# [Yönergeler]
Aşağıdaki öğelerin tamamını, hiçbir karakterini değiştirmeden ve satır düzenini koruyarak yeniden yazınız.

+++

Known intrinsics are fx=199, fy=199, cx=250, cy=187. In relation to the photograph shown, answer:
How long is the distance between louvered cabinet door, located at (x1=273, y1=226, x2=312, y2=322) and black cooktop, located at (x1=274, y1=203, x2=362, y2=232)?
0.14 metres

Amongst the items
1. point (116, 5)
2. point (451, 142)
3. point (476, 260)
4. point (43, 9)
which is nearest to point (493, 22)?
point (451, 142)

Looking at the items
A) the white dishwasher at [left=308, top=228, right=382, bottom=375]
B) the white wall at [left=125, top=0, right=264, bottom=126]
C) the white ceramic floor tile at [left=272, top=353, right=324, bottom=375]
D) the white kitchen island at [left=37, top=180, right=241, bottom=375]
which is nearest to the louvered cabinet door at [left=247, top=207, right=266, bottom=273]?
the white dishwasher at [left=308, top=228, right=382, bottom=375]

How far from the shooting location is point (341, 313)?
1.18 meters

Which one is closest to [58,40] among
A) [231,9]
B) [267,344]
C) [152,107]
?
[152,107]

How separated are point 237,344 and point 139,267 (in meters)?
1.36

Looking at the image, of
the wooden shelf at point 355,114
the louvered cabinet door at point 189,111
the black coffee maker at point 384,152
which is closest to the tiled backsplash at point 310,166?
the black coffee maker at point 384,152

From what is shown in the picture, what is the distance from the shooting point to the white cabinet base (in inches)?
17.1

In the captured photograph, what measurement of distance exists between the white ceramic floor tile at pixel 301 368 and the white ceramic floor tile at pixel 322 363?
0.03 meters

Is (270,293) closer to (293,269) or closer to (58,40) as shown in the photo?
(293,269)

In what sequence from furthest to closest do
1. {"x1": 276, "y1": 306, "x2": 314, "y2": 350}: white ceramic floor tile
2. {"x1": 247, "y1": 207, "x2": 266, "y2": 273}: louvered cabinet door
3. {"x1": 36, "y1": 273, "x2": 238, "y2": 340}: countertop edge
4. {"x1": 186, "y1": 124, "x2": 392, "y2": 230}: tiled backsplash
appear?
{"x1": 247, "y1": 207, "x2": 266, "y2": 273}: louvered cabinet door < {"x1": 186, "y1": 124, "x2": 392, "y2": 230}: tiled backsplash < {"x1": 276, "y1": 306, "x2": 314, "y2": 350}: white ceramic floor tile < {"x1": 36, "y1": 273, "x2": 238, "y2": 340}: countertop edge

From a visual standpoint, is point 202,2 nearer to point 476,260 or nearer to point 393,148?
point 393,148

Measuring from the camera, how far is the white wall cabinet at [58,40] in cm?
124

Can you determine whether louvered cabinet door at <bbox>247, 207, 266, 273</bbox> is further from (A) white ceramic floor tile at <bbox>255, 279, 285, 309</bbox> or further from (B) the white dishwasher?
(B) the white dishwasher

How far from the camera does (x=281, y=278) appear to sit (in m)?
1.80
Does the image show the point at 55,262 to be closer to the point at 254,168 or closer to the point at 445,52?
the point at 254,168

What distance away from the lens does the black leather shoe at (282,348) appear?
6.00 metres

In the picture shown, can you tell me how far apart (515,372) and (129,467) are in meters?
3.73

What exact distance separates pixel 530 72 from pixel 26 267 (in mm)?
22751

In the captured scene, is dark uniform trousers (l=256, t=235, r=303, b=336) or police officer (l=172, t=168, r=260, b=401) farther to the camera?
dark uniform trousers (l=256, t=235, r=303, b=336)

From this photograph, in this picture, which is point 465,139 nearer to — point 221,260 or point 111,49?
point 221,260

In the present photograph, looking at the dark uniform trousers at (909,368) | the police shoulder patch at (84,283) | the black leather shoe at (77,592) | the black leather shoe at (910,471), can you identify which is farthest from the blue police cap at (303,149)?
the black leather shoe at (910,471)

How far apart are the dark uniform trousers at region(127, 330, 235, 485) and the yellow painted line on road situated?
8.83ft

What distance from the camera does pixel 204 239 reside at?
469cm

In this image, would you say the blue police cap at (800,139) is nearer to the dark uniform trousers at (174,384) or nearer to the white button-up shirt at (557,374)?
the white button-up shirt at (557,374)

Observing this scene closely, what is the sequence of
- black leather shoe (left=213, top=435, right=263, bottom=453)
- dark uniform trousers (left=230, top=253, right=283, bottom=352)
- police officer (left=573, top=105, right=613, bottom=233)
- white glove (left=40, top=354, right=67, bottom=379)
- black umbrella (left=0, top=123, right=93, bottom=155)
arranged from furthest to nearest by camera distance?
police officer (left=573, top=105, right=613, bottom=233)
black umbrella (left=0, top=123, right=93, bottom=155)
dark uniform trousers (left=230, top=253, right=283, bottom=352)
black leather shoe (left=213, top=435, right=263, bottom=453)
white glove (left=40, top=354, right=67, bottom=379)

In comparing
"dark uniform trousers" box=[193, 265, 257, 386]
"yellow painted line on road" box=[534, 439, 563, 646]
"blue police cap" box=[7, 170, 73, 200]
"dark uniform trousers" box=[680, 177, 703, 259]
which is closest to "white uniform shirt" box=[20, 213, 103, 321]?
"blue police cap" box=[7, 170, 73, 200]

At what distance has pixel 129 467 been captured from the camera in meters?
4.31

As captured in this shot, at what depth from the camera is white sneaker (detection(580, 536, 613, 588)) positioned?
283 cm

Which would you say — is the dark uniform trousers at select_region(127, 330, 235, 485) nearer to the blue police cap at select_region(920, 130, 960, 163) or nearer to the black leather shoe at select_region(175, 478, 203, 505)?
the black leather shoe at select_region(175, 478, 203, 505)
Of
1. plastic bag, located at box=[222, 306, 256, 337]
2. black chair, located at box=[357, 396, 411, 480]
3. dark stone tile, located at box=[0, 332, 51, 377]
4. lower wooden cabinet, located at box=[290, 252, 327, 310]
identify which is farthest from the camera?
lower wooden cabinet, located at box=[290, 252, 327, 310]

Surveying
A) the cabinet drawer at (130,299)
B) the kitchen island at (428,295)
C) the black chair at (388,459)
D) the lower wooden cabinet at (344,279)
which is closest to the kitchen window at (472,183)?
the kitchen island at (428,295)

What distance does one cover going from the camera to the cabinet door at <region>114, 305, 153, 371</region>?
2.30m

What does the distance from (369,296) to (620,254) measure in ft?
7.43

+++

# [Problemin Çözümü]
Known intrinsics are fx=199, fy=199, cx=250, cy=187. In relation to the photograph shown, answer:
How long is the distance between louvered cabinet door, located at (x1=273, y1=226, x2=312, y2=322) and black cooktop, located at (x1=274, y1=203, x2=362, y2=232)?
0.14 metres

Amongst the items
1. point (116, 5)
2. point (451, 142)
3. point (476, 260)
4. point (43, 9)
which is nearest to point (493, 22)?
point (451, 142)

Looking at the items
A) the white dishwasher at [left=308, top=228, right=382, bottom=375]
B) the white wall at [left=125, top=0, right=264, bottom=126]
C) the white ceramic floor tile at [left=272, top=353, right=324, bottom=375]
D) the white kitchen island at [left=37, top=180, right=241, bottom=375]
which is nearest to the louvered cabinet door at [left=247, top=207, right=266, bottom=273]?
the white dishwasher at [left=308, top=228, right=382, bottom=375]

How far from the shooting location is point (341, 313)?
1.18 meters

Which one is closest to [58,40] among
A) [231,9]
B) [267,344]
C) [152,107]
?
[152,107]

How separated are point 237,344 and point 139,267 (in meters)?
1.36

Looking at the image, of
the wooden shelf at point 355,114
the louvered cabinet door at point 189,111
the black coffee maker at point 384,152
which is closest to the tiled backsplash at point 310,166?
the black coffee maker at point 384,152

From what is shown in the picture, what is the distance from the shooting point to the white cabinet base (in inches)?
17.1

In the captured photograph, what measurement of distance exists between the white ceramic floor tile at pixel 301 368 and the white ceramic floor tile at pixel 322 363?
0.03 meters

Is (270,293) closer to (293,269) or closer to (58,40) as shown in the photo?
(293,269)

In what sequence from furthest to closest do
1. {"x1": 276, "y1": 306, "x2": 314, "y2": 350}: white ceramic floor tile
2. {"x1": 247, "y1": 207, "x2": 266, "y2": 273}: louvered cabinet door
3. {"x1": 36, "y1": 273, "x2": 238, "y2": 340}: countertop edge
4. {"x1": 186, "y1": 124, "x2": 392, "y2": 230}: tiled backsplash
appear?
{"x1": 247, "y1": 207, "x2": 266, "y2": 273}: louvered cabinet door < {"x1": 186, "y1": 124, "x2": 392, "y2": 230}: tiled backsplash < {"x1": 276, "y1": 306, "x2": 314, "y2": 350}: white ceramic floor tile < {"x1": 36, "y1": 273, "x2": 238, "y2": 340}: countertop edge

From a visual standpoint, is point 202,2 nearer to point 476,260 or nearer to point 393,148?
point 393,148

Measuring from the camera, how far is the white wall cabinet at [58,40] in cm?
124

Can you determine whether louvered cabinet door at <bbox>247, 207, 266, 273</bbox> is further from (A) white ceramic floor tile at <bbox>255, 279, 285, 309</bbox> or further from (B) the white dishwasher?
(B) the white dishwasher

How far from the camera does (x=281, y=278) appear to sit (in m)?
1.80
Does the image show the point at 55,262 to be closer to the point at 254,168 or closer to the point at 445,52?
the point at 254,168

What distance away from the lens does the black leather shoe at (282,348) appear?
6.00 metres

In the picture shown, can you tell me how far apart (515,372) and (129,467) are in meters?
3.73

What exact distance separates pixel 530 72 from pixel 26 267 (in mm)?
22751

In the captured scene, is dark uniform trousers (l=256, t=235, r=303, b=336) or police officer (l=172, t=168, r=260, b=401) farther to the camera?
dark uniform trousers (l=256, t=235, r=303, b=336)

From this photograph, in this picture, which is point 465,139 nearer to — point 221,260 or point 111,49?
point 221,260

In the present photograph, looking at the dark uniform trousers at (909,368) | the police shoulder patch at (84,283) | the black leather shoe at (77,592) | the black leather shoe at (910,471), can you identify which is farthest from the blue police cap at (303,149)?
the black leather shoe at (910,471)

How far apart are the dark uniform trousers at region(127, 330, 235, 485) and the yellow painted line on road situated?
8.83ft

What distance from the camera does pixel 204 239 reside at?
469cm

In this image, would you say the blue police cap at (800,139) is nearer to the dark uniform trousers at (174,384) or nearer to the white button-up shirt at (557,374)?
the white button-up shirt at (557,374)

Observing this scene closely, what is the sequence of
- black leather shoe (left=213, top=435, right=263, bottom=453)
- dark uniform trousers (left=230, top=253, right=283, bottom=352)
- police officer (left=573, top=105, right=613, bottom=233)
- white glove (left=40, top=354, right=67, bottom=379)
- black umbrella (left=0, top=123, right=93, bottom=155)
arranged from furthest to nearest by camera distance?
police officer (left=573, top=105, right=613, bottom=233)
black umbrella (left=0, top=123, right=93, bottom=155)
dark uniform trousers (left=230, top=253, right=283, bottom=352)
black leather shoe (left=213, top=435, right=263, bottom=453)
white glove (left=40, top=354, right=67, bottom=379)

In comparing
"dark uniform trousers" box=[193, 265, 257, 386]
"yellow painted line on road" box=[534, 439, 563, 646]
"blue police cap" box=[7, 170, 73, 200]
"dark uniform trousers" box=[680, 177, 703, 259]
which is closest to "white uniform shirt" box=[20, 213, 103, 321]?
"blue police cap" box=[7, 170, 73, 200]

At what distance has pixel 129 467 been captured from the camera in meters?
4.31

As captured in this shot, at what depth from the camera is white sneaker (detection(580, 536, 613, 588)) positioned?
283 cm

Which would you say — is the dark uniform trousers at select_region(127, 330, 235, 485) nearer to the blue police cap at select_region(920, 130, 960, 163) or nearer to the black leather shoe at select_region(175, 478, 203, 505)?
the black leather shoe at select_region(175, 478, 203, 505)
Of
1. plastic bag, located at box=[222, 306, 256, 337]
2. black chair, located at box=[357, 396, 411, 480]
3. dark stone tile, located at box=[0, 332, 51, 377]
4. lower wooden cabinet, located at box=[290, 252, 327, 310]
identify which is farthest from the camera?
lower wooden cabinet, located at box=[290, 252, 327, 310]

Surveying
A) the cabinet drawer at (130,299)
B) the kitchen island at (428,295)
C) the black chair at (388,459)
D) the lower wooden cabinet at (344,279)
which is closest to the kitchen window at (472,183)?
the kitchen island at (428,295)

What distance does one cover going from the camera to the cabinet door at <region>114, 305, 153, 371</region>?
2.30m

What does the distance from (369,296) to (620,254) measure in ft?
7.43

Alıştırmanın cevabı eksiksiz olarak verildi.